### Wat te leveren
Schrijf de regels hieronder woordelijk over, beginnend bij de regel met "Is (327,149) found" en eindigend bij de regel met "door handle @ locate(98, 154, 106, 174) <". Beide regels horen erbij; neem verder niets over.

### Getoond materiaal
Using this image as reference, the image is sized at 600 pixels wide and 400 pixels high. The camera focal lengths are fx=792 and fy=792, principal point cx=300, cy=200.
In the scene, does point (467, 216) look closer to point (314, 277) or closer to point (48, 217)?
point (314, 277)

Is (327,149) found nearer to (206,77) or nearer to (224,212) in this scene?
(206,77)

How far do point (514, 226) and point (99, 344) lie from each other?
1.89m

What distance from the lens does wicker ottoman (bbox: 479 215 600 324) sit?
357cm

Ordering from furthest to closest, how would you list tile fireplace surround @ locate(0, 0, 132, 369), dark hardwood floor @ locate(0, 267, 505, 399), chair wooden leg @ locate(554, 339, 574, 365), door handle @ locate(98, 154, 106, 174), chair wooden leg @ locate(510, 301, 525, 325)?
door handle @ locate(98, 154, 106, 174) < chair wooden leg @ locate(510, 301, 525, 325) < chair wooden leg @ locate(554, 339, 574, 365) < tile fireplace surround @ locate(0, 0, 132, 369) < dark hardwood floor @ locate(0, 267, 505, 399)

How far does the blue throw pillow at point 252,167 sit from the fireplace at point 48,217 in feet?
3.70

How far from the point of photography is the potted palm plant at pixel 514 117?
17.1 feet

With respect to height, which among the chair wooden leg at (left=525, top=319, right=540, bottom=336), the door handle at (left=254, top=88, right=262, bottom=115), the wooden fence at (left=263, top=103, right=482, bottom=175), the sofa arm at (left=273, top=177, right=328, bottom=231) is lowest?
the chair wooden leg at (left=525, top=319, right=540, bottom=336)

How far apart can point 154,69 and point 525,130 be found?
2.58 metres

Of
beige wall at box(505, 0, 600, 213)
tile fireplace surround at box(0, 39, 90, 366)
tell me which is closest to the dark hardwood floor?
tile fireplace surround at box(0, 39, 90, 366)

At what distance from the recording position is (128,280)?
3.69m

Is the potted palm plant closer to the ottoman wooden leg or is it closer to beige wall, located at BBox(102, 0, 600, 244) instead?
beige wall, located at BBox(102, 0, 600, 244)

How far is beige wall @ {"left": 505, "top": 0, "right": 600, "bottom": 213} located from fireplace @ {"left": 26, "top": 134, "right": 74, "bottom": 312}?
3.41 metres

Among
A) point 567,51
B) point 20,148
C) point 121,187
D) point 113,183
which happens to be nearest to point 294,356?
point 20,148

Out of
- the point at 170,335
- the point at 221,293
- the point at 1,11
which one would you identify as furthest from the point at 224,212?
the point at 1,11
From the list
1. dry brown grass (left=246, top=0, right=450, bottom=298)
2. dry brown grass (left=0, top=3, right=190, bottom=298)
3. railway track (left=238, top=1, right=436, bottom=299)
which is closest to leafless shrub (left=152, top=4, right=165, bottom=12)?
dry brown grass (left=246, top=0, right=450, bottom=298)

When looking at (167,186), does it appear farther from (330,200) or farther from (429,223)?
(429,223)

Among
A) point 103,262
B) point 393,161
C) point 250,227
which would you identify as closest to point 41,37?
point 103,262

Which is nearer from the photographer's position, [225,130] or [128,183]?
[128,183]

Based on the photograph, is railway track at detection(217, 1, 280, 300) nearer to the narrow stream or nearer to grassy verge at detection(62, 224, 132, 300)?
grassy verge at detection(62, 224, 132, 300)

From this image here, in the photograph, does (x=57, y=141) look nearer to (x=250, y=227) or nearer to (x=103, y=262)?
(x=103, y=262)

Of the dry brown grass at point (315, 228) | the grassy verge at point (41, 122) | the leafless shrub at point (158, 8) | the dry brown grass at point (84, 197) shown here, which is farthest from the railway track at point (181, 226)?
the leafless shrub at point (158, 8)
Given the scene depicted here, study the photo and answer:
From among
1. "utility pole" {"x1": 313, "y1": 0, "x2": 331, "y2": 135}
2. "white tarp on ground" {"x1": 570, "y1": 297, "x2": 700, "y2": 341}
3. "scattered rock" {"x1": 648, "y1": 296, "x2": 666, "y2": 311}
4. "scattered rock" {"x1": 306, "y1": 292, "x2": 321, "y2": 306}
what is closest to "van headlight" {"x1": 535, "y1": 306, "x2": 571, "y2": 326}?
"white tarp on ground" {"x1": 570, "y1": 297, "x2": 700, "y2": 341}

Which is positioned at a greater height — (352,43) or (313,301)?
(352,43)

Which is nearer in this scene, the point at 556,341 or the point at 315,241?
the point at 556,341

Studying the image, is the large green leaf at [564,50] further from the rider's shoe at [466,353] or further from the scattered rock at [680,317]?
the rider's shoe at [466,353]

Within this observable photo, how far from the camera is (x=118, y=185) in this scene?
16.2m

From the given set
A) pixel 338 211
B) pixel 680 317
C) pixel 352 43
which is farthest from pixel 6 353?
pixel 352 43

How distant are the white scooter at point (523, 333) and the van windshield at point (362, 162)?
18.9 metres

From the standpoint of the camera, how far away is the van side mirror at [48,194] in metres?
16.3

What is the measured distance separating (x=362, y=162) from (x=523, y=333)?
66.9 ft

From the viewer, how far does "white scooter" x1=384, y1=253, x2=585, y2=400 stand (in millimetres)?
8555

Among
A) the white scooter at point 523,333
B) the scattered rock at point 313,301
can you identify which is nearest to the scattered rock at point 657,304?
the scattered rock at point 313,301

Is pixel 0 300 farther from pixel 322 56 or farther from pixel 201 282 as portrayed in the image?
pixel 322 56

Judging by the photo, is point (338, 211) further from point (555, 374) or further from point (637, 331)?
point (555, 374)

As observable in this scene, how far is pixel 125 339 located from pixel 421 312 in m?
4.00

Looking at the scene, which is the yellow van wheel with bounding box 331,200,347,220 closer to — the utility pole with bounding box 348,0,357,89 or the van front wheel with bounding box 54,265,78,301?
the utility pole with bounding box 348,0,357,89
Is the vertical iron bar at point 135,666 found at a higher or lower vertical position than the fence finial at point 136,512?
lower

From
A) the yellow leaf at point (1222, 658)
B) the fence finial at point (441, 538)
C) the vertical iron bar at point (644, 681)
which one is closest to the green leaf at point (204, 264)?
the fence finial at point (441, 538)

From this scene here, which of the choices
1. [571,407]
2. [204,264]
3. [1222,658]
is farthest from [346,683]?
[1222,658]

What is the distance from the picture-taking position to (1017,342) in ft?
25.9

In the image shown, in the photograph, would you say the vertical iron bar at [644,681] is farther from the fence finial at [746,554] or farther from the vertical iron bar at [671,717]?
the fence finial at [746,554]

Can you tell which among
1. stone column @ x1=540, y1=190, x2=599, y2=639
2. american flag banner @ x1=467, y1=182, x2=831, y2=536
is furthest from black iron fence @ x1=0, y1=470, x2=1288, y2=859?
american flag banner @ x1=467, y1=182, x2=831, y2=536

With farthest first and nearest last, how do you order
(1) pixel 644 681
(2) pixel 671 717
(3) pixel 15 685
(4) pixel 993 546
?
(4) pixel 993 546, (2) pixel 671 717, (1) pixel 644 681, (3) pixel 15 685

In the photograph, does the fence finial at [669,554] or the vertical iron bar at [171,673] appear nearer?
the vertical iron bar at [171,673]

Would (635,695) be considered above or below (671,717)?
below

### Antwoord op oefening
Is (327,149) found nearer to (206,77) or nearer to (224,212) in this scene?
(206,77)

How far do point (514, 226) and point (99, 344) lie from each other?
1.89m

What distance from the lens does wicker ottoman (bbox: 479 215 600 324) sit?
357cm

Ordering from furthest to closest, how would you list tile fireplace surround @ locate(0, 0, 132, 369), dark hardwood floor @ locate(0, 267, 505, 399), chair wooden leg @ locate(554, 339, 574, 365), door handle @ locate(98, 154, 106, 174), chair wooden leg @ locate(510, 301, 525, 325)?
door handle @ locate(98, 154, 106, 174) < chair wooden leg @ locate(510, 301, 525, 325) < chair wooden leg @ locate(554, 339, 574, 365) < tile fireplace surround @ locate(0, 0, 132, 369) < dark hardwood floor @ locate(0, 267, 505, 399)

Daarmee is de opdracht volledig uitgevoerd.